During a period of two weeks, the young singers are given an opportunity to take part in an intensive programme covering a wide range of topics including singing, stage craft, languages, insights into the business of music and it's complexities, how they to go about securing employment, advice on contracts and dealing with tax and visas. They are spoken to about opportunities that exist within and outside of South Africa for further education or possible employment for those who are in advanced stages of their journey.


The young singers are coached on ways in which they can take advantage of opportunities that exist. Some work is also done in educating the young people on how to create work for themselves so that they are able make a living whatever their current situation is. 

Why is this work important?

The Voices of South Africa Trust has been running 10 years. Initially as an informal project and, since 2013, as a registered non-profit organisation. 


Voices of South Africa or, as is widely known in Zulu, Amazwi Omzansi Africa, was started by the international South African opera singer Njabulo Madlala. Madlala himself was born and raised in a township North of Durban, South Africa. Raised in a single parent household and economically disadvantaged, he grew up surrounded by poverty, crime, and a lack of opportunity.  In 2002 Njabulo had a lucky break when he won a scholarship to study at the Guildhall School of Music and Drama in London.  

While studying and working in Europe, Njabulo had always wanted to give back to his community at home by creating a project that would encourage the mentoring and development of young people talented in music but stuck in difficult and dangerous environments.
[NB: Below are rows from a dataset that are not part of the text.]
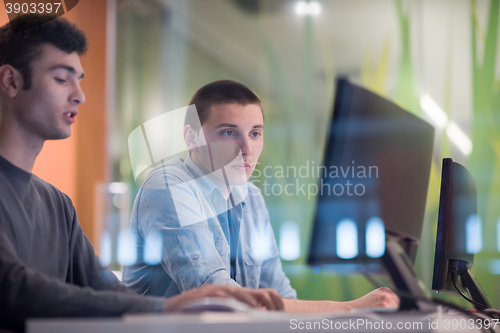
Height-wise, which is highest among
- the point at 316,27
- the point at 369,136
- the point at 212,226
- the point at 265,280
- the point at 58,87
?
the point at 316,27

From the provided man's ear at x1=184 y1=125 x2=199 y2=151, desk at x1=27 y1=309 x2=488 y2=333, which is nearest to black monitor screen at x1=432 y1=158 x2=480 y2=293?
desk at x1=27 y1=309 x2=488 y2=333

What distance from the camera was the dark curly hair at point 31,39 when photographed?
90 cm

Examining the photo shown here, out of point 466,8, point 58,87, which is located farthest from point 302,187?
point 58,87

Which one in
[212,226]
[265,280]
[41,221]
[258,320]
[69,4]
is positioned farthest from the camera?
[69,4]

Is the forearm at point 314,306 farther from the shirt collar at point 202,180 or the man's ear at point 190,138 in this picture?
the man's ear at point 190,138

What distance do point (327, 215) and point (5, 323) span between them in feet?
1.98

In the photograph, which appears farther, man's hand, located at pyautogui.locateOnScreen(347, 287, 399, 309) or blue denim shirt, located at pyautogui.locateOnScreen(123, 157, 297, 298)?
blue denim shirt, located at pyautogui.locateOnScreen(123, 157, 297, 298)

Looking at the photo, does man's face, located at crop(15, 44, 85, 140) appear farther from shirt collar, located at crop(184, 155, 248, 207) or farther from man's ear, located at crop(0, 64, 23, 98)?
shirt collar, located at crop(184, 155, 248, 207)

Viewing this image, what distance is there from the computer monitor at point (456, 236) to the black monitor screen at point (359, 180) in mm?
176

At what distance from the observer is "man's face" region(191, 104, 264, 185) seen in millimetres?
1409

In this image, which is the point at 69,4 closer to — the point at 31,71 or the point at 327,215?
the point at 31,71

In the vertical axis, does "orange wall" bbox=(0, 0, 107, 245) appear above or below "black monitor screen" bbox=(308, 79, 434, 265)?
above

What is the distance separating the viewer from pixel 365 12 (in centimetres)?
246

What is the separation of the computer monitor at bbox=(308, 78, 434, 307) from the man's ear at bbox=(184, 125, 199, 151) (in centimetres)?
84
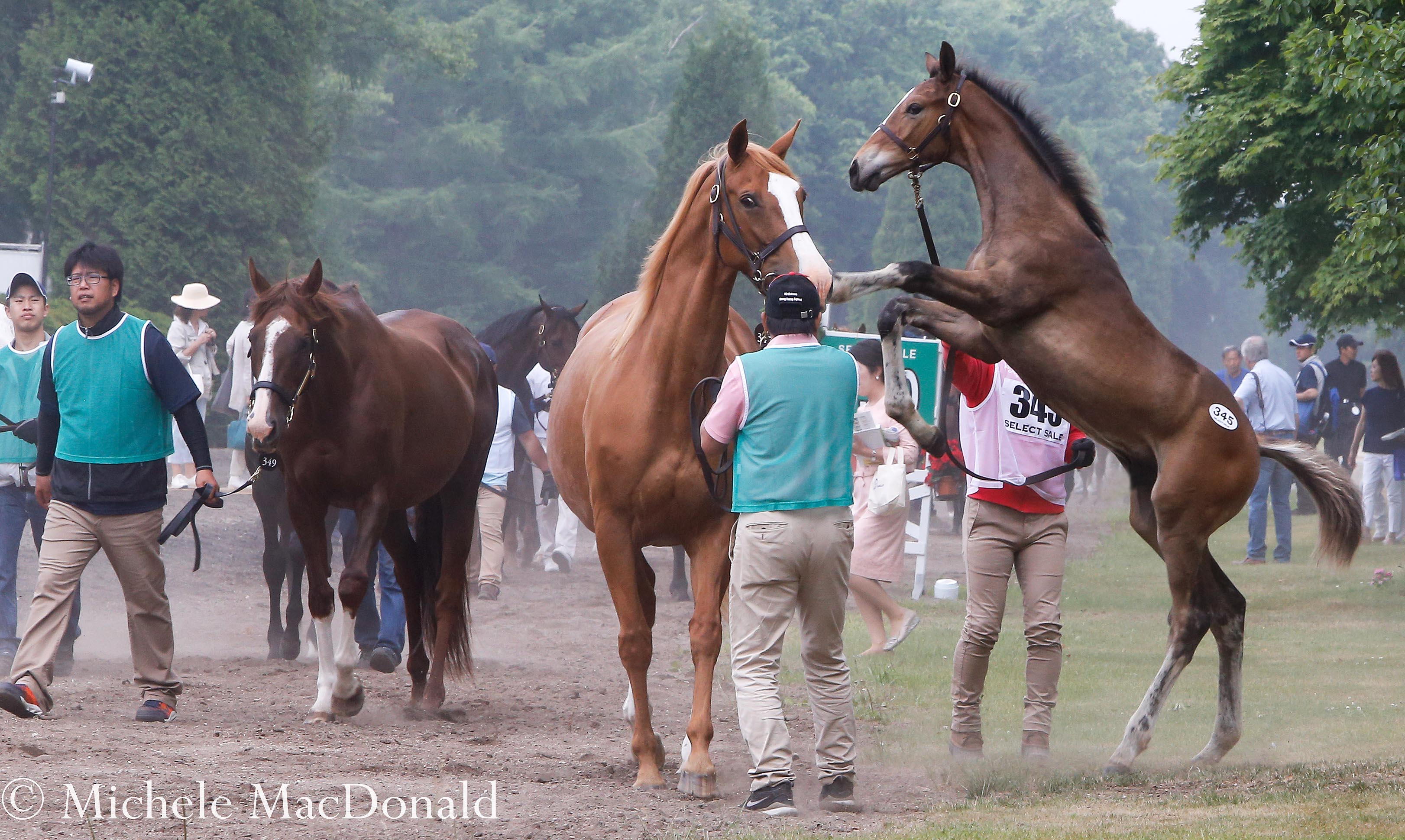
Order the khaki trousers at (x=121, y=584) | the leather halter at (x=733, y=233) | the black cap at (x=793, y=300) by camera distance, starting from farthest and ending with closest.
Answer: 1. the khaki trousers at (x=121, y=584)
2. the leather halter at (x=733, y=233)
3. the black cap at (x=793, y=300)

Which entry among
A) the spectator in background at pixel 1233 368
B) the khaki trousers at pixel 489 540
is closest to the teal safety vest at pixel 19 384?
the khaki trousers at pixel 489 540

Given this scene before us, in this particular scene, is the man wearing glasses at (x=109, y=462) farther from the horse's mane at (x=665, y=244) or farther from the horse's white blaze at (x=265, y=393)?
the horse's mane at (x=665, y=244)

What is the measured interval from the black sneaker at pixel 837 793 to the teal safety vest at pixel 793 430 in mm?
1056

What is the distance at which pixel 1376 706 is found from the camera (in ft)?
25.8

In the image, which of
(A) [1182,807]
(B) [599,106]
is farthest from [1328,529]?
(B) [599,106]

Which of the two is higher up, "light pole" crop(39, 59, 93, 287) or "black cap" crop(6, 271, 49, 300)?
"light pole" crop(39, 59, 93, 287)

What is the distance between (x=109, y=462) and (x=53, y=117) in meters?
17.5

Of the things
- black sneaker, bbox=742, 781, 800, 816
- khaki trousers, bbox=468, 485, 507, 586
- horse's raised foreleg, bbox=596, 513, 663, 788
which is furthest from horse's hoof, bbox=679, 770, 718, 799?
khaki trousers, bbox=468, 485, 507, 586

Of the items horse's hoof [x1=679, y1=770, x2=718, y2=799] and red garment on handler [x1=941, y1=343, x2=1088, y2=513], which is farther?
red garment on handler [x1=941, y1=343, x2=1088, y2=513]

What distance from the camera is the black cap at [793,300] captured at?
17.6ft

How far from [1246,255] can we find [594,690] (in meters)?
9.80

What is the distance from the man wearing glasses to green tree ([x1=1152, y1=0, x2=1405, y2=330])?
817cm

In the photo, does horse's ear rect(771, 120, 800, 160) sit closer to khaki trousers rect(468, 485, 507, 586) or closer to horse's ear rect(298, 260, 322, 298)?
horse's ear rect(298, 260, 322, 298)

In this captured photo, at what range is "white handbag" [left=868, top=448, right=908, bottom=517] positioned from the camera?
10.1 meters
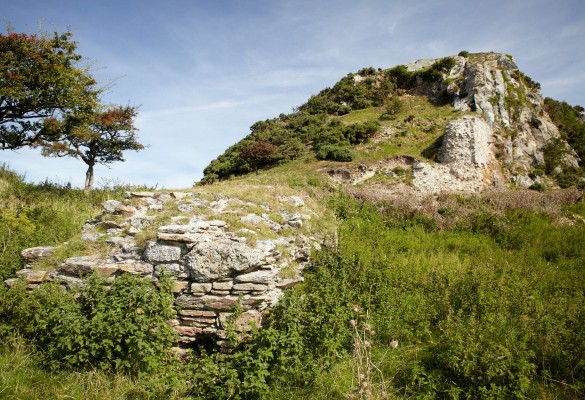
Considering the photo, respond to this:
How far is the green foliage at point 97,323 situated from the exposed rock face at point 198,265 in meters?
0.53

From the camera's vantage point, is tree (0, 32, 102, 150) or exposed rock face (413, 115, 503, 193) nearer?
tree (0, 32, 102, 150)

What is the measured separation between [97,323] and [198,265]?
6.42 feet

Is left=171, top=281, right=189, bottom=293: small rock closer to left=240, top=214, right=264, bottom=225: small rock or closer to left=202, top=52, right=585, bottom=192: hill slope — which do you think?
left=240, top=214, right=264, bottom=225: small rock

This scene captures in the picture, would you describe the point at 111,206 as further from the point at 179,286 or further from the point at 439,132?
the point at 439,132

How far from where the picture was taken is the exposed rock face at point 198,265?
20.2ft

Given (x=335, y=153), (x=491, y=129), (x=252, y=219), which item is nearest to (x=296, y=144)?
(x=335, y=153)

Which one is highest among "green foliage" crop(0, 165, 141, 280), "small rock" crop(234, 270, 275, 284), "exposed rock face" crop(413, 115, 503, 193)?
"exposed rock face" crop(413, 115, 503, 193)

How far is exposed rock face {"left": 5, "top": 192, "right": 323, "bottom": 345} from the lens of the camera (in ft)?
20.2

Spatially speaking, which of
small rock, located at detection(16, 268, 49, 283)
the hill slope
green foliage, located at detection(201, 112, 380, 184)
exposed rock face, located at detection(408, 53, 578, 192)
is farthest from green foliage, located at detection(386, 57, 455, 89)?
small rock, located at detection(16, 268, 49, 283)

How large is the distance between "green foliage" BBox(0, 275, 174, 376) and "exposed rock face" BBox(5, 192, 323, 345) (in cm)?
53

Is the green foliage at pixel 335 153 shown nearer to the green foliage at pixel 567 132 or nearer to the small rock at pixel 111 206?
the small rock at pixel 111 206

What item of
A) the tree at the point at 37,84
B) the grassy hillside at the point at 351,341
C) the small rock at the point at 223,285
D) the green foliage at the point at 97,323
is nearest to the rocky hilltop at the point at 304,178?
the small rock at the point at 223,285

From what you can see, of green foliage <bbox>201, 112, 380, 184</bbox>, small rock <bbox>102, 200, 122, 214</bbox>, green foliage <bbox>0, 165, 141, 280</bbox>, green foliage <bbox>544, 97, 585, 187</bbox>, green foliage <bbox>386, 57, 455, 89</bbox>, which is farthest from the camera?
green foliage <bbox>386, 57, 455, 89</bbox>

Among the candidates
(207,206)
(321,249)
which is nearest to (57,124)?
(207,206)
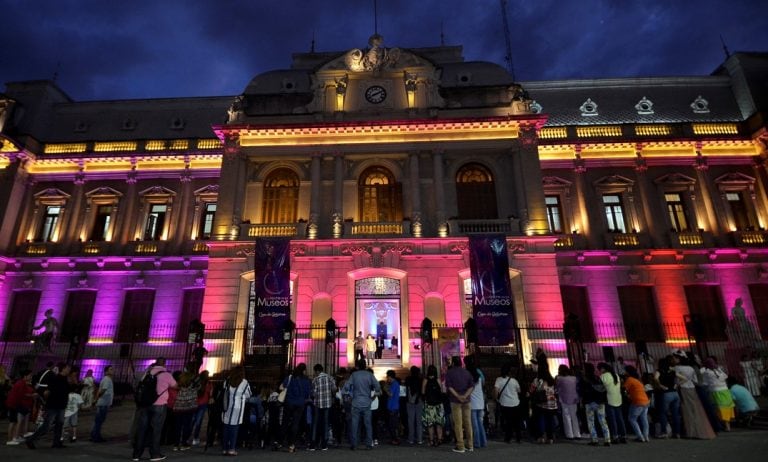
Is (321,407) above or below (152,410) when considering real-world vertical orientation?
below

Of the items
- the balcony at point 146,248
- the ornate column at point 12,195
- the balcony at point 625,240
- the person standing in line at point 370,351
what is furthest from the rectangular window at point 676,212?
the ornate column at point 12,195

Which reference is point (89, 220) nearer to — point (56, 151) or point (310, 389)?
point (56, 151)

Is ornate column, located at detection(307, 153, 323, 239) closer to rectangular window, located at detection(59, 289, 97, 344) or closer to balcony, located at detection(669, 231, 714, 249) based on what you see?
rectangular window, located at detection(59, 289, 97, 344)

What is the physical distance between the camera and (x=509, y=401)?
10.1 metres

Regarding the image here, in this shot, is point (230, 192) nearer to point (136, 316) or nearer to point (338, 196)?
point (338, 196)

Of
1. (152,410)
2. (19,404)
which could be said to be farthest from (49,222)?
(152,410)

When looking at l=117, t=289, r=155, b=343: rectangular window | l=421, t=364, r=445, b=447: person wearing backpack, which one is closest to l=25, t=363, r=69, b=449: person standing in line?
l=421, t=364, r=445, b=447: person wearing backpack

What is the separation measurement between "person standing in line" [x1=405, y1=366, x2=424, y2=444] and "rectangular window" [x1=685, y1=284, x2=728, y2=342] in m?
18.6

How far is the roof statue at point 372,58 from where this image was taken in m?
23.8

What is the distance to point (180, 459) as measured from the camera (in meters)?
8.93

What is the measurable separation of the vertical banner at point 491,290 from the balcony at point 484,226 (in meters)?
1.32

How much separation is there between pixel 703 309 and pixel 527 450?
18923mm

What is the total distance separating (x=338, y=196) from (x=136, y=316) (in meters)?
13.3

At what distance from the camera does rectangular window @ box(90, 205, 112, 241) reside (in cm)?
2562
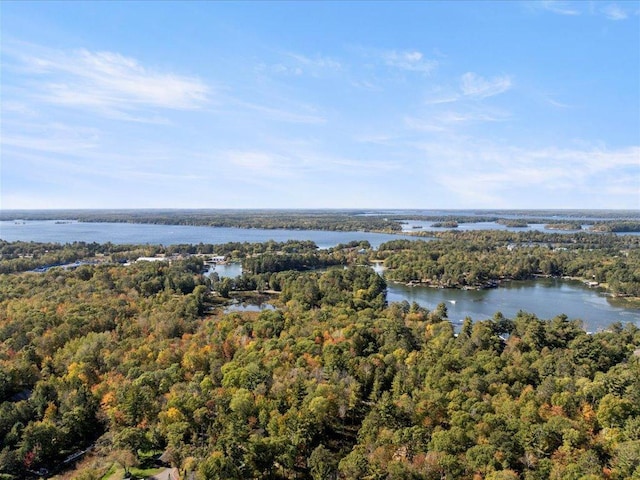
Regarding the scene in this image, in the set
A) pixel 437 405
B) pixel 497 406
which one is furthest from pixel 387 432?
pixel 497 406

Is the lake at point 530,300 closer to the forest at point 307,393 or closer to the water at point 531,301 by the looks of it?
the water at point 531,301

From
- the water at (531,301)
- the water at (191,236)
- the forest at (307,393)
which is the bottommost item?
the water at (531,301)

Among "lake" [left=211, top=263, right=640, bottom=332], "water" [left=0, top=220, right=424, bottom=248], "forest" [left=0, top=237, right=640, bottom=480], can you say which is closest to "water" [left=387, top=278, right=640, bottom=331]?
"lake" [left=211, top=263, right=640, bottom=332]

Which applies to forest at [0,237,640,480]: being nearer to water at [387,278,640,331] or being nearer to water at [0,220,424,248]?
water at [387,278,640,331]

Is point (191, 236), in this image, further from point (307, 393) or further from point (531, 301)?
point (307, 393)

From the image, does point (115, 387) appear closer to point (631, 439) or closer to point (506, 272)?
point (631, 439)

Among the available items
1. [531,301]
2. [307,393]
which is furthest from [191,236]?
[307,393]

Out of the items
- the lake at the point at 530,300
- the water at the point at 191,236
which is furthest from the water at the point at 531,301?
the water at the point at 191,236
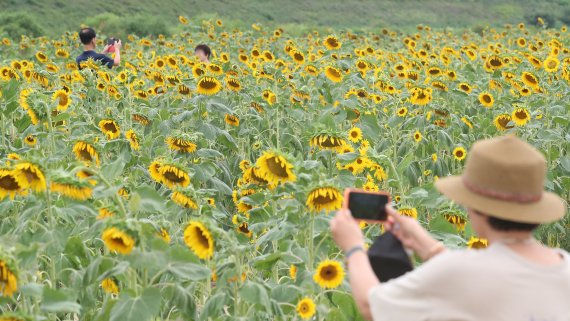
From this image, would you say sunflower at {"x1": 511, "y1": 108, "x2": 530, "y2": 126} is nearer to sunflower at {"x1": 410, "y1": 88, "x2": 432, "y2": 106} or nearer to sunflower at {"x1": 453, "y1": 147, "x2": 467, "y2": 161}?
sunflower at {"x1": 453, "y1": 147, "x2": 467, "y2": 161}

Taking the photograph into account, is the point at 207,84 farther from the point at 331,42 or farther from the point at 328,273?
the point at 328,273

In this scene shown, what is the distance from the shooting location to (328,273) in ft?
8.39

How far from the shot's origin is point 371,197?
6.59 ft

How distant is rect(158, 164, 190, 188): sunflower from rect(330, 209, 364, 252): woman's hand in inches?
47.7

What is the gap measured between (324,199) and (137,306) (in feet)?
2.08

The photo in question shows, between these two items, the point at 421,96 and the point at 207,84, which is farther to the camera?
the point at 421,96

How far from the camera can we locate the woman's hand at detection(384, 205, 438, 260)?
197 centimetres

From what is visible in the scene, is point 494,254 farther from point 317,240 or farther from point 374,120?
point 374,120

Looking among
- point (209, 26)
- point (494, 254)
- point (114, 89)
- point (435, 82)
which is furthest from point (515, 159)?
point (209, 26)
This was also fueled by the upsurge in talent in the townships of South Africa, particularly in classical music and opera. Having had the opportunity to meet and work with people at the top of their careers, Madlala saw an opportunity to create a platform for learning and sharing through inviting colleagues, teachers and mentors encountered overseas who were willing to travel to Africa to help.  This has enabled established artists to come and share their experience and expertise with young people who most desperately needed it within a structured programme where all artists are supported. 


The trust creates a connecting ground and an avenue for the learning and sharing of information, development and uplifting of young people.  Through this process of mentoring and guidance, a smaller number of singers are then chosen and connected with educational institutions working with the Trust so they may be able to study further. They are also encouraged to create similar projects when they finish and to help others within their communities.